(Saved data entries)
%%

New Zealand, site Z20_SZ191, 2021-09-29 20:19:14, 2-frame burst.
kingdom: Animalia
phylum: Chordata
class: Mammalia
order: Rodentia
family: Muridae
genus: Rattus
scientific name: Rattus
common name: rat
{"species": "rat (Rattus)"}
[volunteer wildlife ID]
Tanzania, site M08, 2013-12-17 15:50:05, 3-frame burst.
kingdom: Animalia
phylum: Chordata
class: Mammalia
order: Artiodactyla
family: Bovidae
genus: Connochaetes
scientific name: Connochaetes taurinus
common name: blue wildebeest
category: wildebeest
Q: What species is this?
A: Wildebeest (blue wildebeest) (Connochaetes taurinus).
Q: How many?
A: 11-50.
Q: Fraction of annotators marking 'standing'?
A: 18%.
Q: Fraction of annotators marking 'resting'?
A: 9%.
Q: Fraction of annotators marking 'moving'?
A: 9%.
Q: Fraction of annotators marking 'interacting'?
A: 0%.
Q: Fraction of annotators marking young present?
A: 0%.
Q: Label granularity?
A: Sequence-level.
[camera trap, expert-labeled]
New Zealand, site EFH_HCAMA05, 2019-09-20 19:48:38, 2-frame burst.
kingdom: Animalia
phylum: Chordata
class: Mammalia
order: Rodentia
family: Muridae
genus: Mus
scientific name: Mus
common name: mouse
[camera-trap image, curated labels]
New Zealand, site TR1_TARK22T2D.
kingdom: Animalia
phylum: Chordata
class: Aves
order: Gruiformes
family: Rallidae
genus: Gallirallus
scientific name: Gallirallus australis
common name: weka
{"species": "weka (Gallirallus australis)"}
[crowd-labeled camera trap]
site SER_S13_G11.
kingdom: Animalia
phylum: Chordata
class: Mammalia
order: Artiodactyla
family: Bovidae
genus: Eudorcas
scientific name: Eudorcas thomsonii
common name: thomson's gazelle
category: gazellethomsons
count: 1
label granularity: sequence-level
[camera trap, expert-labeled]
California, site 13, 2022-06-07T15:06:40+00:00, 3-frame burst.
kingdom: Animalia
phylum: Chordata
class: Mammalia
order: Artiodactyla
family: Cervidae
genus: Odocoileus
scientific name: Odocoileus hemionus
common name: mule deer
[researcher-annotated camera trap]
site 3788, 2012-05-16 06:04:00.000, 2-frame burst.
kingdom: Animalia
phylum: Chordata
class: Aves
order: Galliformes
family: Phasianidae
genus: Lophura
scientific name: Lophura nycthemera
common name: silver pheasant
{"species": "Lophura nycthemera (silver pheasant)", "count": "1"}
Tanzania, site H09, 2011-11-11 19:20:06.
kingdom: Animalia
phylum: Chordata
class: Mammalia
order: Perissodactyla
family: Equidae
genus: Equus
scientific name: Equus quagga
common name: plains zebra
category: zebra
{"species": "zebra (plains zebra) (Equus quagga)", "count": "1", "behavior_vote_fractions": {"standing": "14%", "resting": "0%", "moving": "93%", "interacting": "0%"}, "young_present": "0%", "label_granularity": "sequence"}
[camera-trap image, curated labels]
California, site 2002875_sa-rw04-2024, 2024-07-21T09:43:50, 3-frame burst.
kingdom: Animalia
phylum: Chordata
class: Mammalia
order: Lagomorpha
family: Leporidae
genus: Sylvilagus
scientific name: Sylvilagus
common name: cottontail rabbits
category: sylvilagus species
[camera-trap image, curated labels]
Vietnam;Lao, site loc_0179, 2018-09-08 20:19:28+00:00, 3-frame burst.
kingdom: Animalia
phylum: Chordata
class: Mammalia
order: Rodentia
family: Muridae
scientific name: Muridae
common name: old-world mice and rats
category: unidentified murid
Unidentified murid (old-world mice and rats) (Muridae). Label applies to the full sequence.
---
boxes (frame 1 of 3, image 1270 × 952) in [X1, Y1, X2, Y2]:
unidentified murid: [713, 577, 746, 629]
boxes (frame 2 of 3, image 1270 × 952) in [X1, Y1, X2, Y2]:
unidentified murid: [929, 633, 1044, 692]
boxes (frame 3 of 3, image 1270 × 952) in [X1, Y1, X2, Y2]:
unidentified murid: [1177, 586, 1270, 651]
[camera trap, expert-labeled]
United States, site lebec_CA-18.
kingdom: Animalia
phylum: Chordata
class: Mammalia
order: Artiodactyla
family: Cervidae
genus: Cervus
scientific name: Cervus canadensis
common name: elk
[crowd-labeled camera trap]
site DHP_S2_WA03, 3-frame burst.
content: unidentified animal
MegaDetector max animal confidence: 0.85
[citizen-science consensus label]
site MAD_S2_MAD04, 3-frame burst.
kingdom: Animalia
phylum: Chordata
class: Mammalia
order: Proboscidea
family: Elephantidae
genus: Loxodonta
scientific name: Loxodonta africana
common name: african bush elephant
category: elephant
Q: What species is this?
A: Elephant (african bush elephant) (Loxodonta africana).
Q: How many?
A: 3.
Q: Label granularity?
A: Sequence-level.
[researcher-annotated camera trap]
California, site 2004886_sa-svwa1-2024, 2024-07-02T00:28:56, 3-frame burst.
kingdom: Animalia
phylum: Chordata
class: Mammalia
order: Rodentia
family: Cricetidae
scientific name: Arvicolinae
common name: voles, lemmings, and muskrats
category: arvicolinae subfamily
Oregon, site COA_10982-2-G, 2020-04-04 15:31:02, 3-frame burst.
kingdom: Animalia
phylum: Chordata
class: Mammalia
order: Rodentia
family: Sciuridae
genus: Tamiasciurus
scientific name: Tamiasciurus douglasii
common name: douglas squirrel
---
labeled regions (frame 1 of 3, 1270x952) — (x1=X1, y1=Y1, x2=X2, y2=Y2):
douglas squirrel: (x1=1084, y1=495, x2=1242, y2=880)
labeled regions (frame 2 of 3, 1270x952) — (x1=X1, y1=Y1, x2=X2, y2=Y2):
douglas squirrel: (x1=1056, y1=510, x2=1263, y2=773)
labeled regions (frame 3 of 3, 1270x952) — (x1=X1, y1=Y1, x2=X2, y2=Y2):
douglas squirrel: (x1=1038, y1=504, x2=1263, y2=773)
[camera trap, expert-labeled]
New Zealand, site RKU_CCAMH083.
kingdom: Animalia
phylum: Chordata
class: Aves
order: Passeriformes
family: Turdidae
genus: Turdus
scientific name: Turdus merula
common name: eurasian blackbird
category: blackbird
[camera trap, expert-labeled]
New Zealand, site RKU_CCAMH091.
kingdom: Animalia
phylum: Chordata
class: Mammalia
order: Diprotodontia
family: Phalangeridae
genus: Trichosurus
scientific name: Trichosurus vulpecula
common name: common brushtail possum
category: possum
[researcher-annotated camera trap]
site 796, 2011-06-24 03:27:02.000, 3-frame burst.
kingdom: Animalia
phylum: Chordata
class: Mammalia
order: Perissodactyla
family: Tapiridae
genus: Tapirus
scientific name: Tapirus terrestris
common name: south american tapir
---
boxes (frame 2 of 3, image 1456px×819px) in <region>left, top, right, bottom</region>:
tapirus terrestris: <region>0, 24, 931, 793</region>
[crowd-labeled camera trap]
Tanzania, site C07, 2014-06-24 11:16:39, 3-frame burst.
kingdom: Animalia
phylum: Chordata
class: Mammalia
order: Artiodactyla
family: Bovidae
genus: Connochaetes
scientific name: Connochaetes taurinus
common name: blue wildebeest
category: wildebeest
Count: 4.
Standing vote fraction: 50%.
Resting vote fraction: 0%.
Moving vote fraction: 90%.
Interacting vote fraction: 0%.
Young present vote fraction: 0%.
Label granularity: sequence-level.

%%

Reproduce the line containing "Tanzania, site C07, 2014-06-24" and every line after it. Stop at the last line of the records, and add nothing.

● **The answer**:
Tanzania, site C07, 2014-06-24 11:16:39, 3-frame burst.
kingdom: Animalia
phylum: Chordata
class: Mammalia
order: Artiodactyla
family: Bovidae
genus: Connochaetes
scientific name: Connochaetes taurinus
common name: blue wildebeest
category: wildebeest
Count: 4.
Standing vote fraction: 50%.
Resting vote fraction: 0%.
Moving vote fraction: 90%.
Interacting vote fraction: 0%.
Young present vote fraction: 0%.
Label granularity: sequence-level.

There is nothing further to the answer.